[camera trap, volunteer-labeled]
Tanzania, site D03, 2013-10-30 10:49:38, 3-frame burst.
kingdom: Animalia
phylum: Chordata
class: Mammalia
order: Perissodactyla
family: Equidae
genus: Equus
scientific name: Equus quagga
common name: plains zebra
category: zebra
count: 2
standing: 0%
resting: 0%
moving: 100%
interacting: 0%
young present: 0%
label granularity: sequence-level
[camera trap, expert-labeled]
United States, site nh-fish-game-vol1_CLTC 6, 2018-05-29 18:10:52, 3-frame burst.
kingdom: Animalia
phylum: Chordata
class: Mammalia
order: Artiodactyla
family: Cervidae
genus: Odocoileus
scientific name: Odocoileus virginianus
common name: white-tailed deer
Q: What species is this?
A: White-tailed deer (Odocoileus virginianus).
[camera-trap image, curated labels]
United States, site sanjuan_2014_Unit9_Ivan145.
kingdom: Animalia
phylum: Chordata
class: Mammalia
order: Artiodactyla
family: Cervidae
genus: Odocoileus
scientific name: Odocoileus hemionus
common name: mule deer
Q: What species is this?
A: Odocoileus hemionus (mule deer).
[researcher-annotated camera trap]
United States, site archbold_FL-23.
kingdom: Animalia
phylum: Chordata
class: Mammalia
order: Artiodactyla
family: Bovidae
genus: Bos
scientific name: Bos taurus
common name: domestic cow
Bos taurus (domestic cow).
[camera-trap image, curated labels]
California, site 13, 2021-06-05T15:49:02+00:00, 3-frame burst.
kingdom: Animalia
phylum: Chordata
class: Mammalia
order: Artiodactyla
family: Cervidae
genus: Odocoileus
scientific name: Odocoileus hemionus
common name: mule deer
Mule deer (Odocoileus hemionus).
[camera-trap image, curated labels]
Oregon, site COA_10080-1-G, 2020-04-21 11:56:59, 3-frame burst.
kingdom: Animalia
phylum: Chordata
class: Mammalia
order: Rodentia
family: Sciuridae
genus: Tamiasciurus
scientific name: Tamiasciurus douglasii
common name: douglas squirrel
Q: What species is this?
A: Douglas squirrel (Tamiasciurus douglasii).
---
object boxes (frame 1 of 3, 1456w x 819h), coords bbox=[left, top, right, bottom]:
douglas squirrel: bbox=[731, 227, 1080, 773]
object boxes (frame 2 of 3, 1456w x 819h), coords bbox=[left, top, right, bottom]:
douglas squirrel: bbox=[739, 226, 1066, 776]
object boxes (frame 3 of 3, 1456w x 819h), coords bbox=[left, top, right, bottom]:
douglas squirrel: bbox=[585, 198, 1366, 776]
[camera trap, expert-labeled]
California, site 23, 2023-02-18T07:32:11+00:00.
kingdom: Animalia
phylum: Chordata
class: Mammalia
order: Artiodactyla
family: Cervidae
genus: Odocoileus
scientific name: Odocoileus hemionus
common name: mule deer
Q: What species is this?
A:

TASK DETAILS → In the data shown above, how many lines hold the string "scientific"? The answer is the number alone.

TASK RESULT → 7